_Extrait du document_:
• • • • • • •

Lorsque les époux n'ont pas clairement choisi leur régime matrimonial lors du mariage, il y a lieu de déterminer celui qu'ils ont implicitement choisi. La doctrine parle alors de « rattachement objectif ».

Détermination du choix tacite des époux

En l'absence de choix exprès des époux, la jurisprudence aurait pu faire appel à des critères objectifs tels que le lieu du mariage ou la nationalité commune. Elle n'a toutefois pas fait ce choix et a retenu la volonté présumée des époux.
Il est vrai que cette volonté n'est pas facile à déterminer en présence d'époux qui, n'ayant pas fait de contrat de mariage, n'ont que peu de connaissances relatives à leur régime matrimonial.

• • • • • • •

Reprenez l'extrait sur le régime matrimonial et poursuivez-le à partir de sa dernière phrase. Ces données proviennent d'une source distincte de l'extrait sur le régime matrimonial.

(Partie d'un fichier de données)

• • • • • • •

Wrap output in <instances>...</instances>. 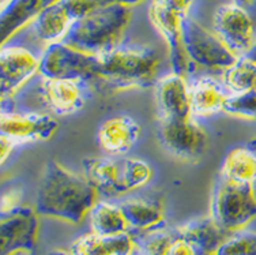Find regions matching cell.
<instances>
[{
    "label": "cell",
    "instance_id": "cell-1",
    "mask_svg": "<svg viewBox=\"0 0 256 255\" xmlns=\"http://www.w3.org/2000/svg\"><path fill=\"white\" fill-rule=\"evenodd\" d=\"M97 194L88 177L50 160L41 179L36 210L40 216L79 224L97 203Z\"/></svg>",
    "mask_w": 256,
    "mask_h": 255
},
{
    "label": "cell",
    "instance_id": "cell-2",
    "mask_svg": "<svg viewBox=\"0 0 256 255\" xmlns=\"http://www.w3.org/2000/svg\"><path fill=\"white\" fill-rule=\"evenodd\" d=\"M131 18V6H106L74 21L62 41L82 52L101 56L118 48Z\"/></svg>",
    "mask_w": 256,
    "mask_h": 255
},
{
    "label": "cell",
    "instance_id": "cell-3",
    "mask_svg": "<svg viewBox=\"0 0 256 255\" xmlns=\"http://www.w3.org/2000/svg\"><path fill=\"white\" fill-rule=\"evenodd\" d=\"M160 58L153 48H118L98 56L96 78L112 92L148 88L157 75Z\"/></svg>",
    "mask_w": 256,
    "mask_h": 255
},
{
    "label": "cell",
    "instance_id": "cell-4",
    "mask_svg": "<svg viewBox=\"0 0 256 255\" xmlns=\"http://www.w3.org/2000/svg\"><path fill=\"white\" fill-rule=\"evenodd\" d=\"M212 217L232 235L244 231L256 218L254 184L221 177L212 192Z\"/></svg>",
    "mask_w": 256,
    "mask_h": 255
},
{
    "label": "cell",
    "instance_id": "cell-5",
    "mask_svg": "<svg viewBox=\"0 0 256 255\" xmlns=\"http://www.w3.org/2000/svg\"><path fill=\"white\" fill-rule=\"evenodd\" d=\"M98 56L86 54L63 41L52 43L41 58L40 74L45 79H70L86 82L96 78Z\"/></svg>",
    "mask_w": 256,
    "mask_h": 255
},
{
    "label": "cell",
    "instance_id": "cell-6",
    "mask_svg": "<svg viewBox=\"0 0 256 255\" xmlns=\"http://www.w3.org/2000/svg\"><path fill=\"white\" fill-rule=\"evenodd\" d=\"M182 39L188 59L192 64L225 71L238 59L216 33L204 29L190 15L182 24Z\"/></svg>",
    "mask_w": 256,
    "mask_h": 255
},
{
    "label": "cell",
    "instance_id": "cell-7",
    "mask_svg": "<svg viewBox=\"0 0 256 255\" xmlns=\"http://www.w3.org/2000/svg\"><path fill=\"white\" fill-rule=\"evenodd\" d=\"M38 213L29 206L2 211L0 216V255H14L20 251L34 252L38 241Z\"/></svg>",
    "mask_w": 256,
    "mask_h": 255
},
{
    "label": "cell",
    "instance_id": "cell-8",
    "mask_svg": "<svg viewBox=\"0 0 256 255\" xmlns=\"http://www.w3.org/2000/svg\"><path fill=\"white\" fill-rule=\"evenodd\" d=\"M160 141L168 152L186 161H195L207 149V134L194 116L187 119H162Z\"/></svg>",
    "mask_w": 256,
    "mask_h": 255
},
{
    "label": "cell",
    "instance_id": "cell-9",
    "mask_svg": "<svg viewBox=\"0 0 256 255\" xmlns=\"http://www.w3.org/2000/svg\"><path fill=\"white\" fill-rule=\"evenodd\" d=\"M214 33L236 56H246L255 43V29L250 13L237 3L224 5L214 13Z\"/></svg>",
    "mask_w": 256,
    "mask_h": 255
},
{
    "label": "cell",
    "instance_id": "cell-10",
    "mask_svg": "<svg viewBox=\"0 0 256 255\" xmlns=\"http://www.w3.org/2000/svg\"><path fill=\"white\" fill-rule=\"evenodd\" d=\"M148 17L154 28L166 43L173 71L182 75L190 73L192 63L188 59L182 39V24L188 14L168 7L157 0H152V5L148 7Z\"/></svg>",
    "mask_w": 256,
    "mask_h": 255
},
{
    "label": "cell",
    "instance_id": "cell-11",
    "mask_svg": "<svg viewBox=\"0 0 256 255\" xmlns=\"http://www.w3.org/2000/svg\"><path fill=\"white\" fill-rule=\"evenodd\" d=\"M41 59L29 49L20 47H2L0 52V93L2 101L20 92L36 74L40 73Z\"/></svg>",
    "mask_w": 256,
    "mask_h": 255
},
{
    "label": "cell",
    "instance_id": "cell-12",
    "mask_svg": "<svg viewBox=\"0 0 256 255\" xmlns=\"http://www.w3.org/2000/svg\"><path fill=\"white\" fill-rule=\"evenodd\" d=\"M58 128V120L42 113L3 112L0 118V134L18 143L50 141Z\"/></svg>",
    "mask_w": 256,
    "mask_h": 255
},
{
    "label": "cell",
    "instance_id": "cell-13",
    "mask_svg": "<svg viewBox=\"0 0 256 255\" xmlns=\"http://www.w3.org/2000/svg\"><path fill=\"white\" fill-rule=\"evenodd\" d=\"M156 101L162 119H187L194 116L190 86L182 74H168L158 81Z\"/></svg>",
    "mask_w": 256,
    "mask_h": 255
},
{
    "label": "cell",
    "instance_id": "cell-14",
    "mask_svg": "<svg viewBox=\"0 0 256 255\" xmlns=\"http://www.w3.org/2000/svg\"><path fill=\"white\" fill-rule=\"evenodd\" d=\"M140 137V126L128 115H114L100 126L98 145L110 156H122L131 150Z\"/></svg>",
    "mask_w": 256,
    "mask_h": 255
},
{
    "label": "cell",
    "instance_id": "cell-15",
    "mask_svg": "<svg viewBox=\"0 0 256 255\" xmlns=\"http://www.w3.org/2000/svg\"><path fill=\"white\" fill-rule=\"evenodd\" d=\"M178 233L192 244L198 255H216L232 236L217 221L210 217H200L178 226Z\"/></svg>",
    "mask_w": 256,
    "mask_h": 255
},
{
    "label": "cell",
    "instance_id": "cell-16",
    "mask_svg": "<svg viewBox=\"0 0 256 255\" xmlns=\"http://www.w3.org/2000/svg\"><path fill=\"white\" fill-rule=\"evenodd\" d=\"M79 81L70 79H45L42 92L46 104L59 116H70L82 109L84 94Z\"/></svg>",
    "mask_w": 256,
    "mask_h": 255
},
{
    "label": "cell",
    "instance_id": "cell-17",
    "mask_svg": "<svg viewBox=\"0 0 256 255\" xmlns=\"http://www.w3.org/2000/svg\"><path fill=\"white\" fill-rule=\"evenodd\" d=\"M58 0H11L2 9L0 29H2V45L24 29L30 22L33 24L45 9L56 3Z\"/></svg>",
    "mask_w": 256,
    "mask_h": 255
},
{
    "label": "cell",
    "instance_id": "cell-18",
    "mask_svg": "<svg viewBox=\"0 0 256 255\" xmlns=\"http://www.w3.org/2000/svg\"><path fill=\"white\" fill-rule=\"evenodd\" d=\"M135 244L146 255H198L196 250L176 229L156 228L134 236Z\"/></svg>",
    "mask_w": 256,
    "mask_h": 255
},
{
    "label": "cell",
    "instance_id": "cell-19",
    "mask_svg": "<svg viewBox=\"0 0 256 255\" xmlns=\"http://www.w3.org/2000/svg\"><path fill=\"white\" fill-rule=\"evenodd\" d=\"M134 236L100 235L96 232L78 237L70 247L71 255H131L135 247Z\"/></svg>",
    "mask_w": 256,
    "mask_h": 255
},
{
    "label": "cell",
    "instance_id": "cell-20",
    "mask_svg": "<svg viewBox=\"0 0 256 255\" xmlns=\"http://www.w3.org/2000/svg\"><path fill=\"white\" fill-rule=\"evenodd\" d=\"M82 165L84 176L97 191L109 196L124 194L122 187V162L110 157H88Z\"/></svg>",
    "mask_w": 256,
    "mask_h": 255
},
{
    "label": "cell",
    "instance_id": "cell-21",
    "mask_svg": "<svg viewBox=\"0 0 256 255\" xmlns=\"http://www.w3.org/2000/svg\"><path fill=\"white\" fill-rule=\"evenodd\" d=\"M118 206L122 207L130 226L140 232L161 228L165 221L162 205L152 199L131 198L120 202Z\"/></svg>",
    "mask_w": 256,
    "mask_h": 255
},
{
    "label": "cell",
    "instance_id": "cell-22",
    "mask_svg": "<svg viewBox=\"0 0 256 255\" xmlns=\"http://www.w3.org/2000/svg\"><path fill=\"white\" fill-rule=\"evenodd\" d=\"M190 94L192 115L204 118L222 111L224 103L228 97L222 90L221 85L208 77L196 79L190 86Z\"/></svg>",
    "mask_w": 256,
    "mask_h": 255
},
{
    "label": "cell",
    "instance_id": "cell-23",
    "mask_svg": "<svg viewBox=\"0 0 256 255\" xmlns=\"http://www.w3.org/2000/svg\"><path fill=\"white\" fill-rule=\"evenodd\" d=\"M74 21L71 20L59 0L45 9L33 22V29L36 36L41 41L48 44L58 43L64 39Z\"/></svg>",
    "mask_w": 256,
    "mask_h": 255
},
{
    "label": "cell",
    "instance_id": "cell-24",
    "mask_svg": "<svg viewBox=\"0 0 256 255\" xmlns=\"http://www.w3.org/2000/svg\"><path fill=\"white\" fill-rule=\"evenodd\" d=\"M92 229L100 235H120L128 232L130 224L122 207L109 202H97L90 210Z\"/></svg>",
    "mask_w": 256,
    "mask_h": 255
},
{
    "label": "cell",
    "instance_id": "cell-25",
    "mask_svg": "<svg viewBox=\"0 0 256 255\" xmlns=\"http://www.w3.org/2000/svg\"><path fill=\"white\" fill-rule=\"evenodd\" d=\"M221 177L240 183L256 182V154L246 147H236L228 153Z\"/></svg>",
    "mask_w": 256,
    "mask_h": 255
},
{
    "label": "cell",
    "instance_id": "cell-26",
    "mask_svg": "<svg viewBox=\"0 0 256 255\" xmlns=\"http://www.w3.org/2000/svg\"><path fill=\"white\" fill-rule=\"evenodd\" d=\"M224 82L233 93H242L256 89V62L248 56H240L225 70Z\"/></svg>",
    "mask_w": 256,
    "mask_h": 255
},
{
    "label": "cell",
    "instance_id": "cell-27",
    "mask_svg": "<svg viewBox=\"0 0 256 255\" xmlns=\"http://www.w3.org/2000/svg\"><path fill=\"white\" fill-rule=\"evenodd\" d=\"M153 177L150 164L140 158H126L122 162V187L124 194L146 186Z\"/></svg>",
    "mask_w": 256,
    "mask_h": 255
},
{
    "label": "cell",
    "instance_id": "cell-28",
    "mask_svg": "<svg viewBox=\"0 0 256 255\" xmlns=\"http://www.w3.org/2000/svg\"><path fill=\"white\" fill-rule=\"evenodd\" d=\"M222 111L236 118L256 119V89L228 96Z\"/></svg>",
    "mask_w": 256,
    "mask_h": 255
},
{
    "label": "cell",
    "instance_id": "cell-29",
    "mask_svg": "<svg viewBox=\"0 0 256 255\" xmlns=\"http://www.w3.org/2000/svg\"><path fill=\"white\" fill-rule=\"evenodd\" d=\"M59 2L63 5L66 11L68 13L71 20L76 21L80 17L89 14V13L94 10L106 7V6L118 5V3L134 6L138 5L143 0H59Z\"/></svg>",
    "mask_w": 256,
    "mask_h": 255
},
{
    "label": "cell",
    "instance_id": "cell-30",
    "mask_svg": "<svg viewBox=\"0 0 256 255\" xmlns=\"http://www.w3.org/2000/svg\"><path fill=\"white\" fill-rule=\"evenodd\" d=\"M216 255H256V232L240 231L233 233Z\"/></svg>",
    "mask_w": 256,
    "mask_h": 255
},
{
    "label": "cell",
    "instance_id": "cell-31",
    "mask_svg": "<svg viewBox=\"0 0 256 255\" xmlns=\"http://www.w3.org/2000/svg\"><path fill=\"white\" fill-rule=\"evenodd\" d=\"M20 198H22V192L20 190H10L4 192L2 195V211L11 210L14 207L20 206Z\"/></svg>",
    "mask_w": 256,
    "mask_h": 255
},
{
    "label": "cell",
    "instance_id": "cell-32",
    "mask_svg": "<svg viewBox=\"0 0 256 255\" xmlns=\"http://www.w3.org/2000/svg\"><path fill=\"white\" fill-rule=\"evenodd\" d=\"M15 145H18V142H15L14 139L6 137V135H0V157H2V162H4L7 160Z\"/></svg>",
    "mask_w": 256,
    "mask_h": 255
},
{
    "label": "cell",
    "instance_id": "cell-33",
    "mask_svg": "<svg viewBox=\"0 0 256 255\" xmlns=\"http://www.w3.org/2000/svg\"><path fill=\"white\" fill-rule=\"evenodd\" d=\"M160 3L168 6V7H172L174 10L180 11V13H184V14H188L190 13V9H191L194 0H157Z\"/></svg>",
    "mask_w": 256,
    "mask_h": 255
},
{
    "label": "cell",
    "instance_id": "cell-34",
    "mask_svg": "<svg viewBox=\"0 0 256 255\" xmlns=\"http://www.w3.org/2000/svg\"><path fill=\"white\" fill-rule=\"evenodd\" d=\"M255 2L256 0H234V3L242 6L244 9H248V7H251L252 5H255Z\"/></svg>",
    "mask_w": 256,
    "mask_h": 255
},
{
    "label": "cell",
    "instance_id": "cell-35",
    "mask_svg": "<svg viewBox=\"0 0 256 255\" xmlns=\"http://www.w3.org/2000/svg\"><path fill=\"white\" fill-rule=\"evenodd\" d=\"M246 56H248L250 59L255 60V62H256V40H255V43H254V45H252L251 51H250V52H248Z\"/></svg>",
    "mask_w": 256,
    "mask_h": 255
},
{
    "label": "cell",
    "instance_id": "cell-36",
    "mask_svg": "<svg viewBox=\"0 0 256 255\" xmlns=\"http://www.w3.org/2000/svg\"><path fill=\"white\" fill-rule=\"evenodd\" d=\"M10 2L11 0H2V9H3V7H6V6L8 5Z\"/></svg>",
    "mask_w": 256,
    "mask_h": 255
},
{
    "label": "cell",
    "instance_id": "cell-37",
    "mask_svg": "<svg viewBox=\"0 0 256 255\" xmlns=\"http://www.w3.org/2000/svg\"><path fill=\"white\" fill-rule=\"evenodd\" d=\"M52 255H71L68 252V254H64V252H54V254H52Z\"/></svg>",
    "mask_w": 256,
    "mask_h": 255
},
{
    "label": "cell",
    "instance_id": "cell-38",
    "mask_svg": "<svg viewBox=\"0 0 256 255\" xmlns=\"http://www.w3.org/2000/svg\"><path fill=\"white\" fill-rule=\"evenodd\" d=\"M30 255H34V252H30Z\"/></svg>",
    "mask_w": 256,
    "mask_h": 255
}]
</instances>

• • • • • • •

_Réponse_:
Ce principe a été affirmé dès 1935 par la cour de Cassation dans les termes suivants : « Il appartient aux juges du fond d'apprécier souverainement d'après les faits et circonstances de la cause, (…) le statut que des époux étrangers mariés sans contrat ont eu la volonté d'adopter pour le règlement de leurs intérêts pécuniaires » 1522915079779.
Pour déterminer le régime matrimonial des époux, il y a lieu de rechercher leur volonté à l'aide de critères dégagés par la jurisprudence (A). Cette détermination pouvant être incertaine, la jurisprudence française a admis la possibilité d'introduire une action déclaratoire afin de déterminer la loi applicable au régime matrimonial  (B).

Les éléments pris en compte pour déterminer la volonté des époux

Élément prépondérant : premier domicile commun effectif

Les époux qui n'ont pas choisi de loi applicable à leur régime matrimonial sont généralement présumés avoir fixé leurs intérêts pécuniaires au lieu de leur premier domicile commun.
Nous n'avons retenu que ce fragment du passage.